- **Activity**
Could you restate word for word only the lines below from the one holding "Doddleoddle and hedywedy" to the one holding "Darren Bent of", inclusive, and leave out the pictures?

- **Material provided**
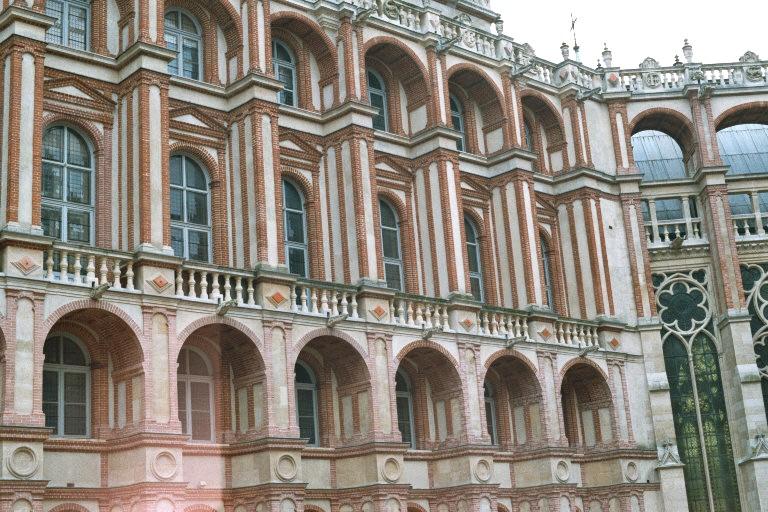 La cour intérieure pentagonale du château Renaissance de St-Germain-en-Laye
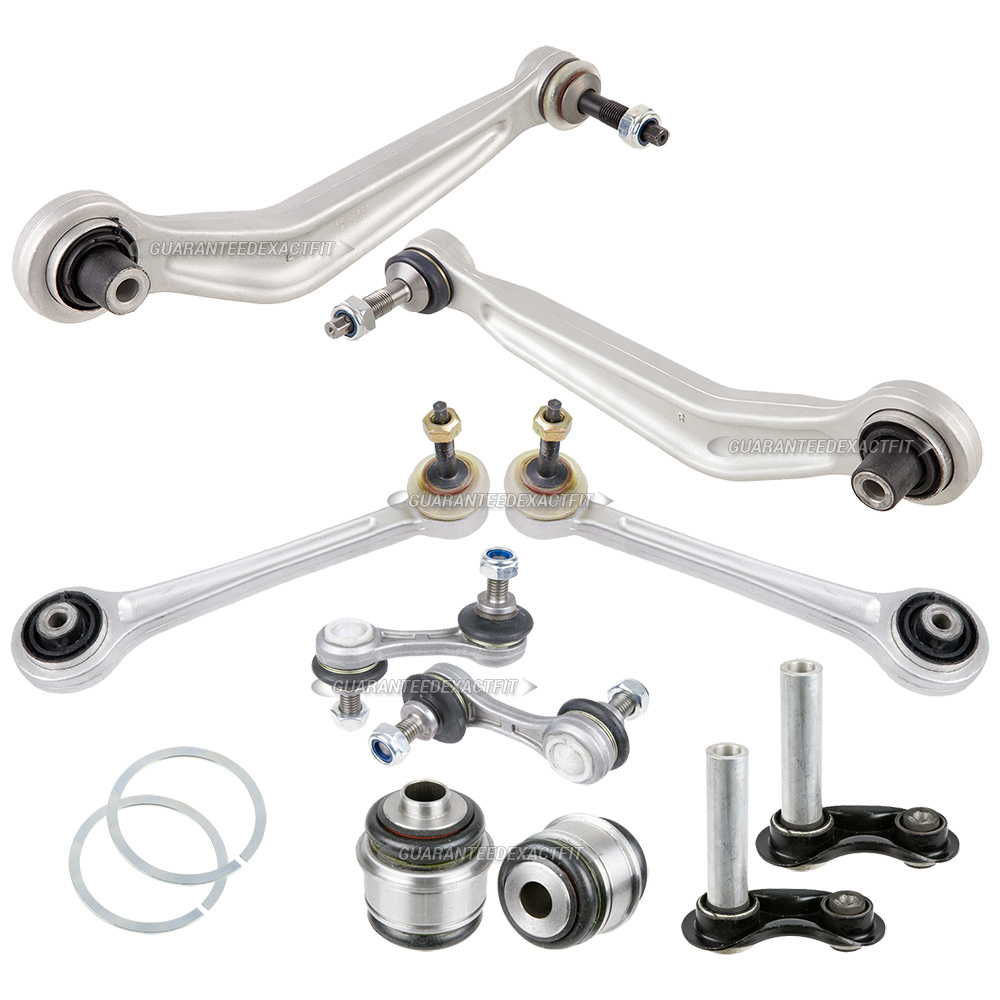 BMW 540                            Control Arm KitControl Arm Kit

...

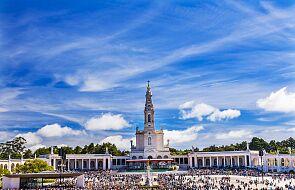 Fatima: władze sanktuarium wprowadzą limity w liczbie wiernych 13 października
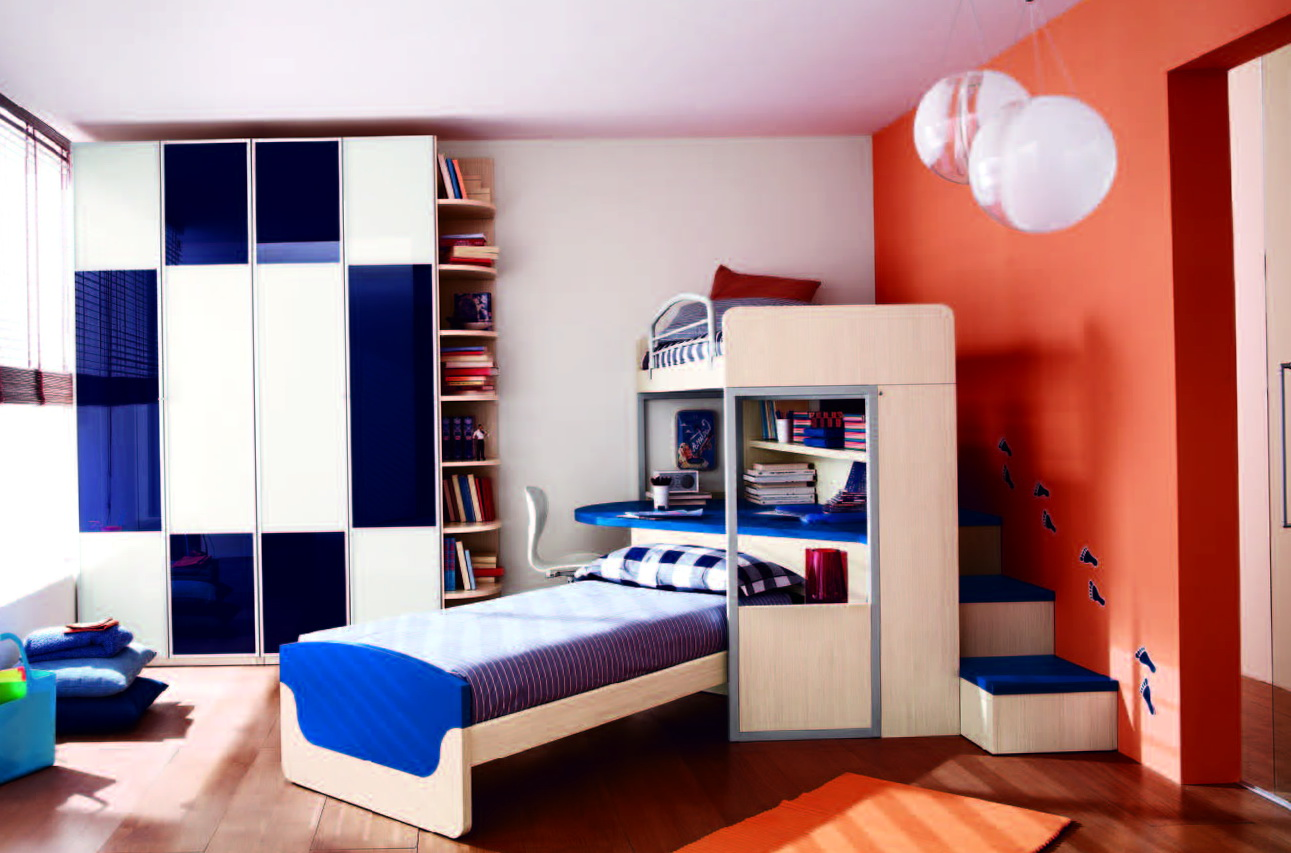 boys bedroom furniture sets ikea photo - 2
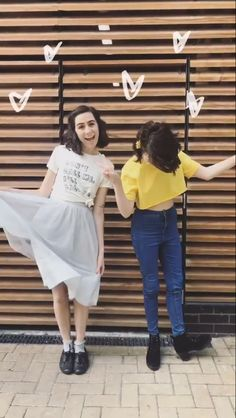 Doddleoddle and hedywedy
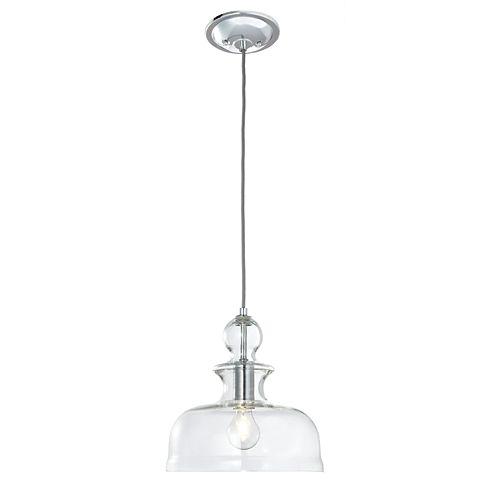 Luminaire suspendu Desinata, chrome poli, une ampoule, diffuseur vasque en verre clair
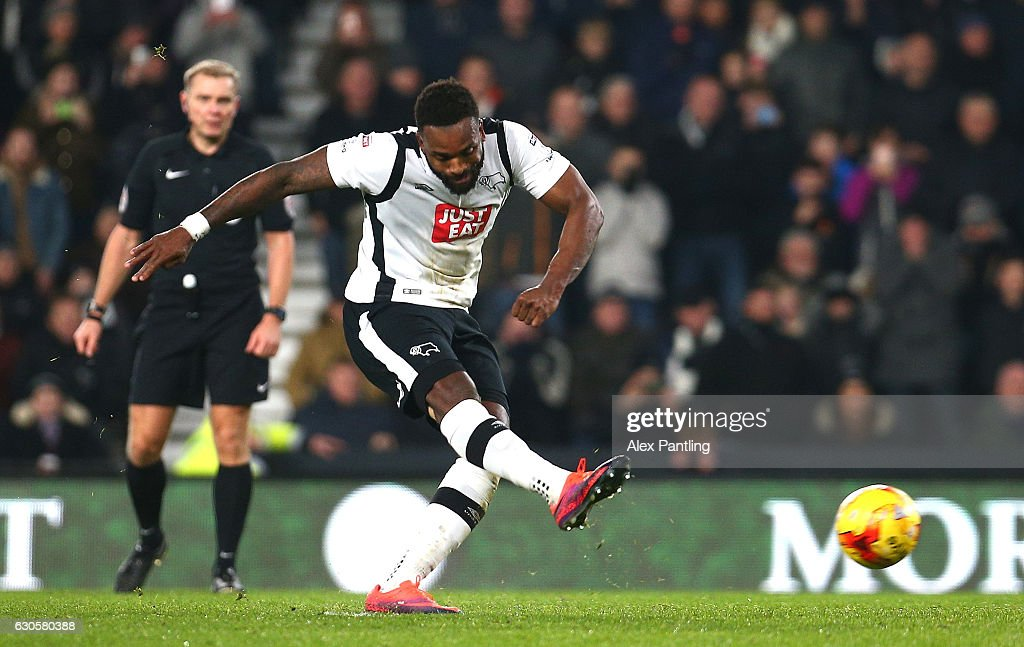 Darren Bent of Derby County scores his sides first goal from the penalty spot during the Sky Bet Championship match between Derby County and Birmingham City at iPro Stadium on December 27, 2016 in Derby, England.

- **Solution for this task**
 Doddleoddle and hedywedy
 Luminaire suspendu Desinata, chrome poli, une ampoule, diffuseur vasque en verre clair
 Darren Bent of Derby County scores his sides first goal from the penalty spot during the Sky Bet Championship match between Derby County and Birmingham City at iPro Stadium on December 27, 2016 in Derby, England.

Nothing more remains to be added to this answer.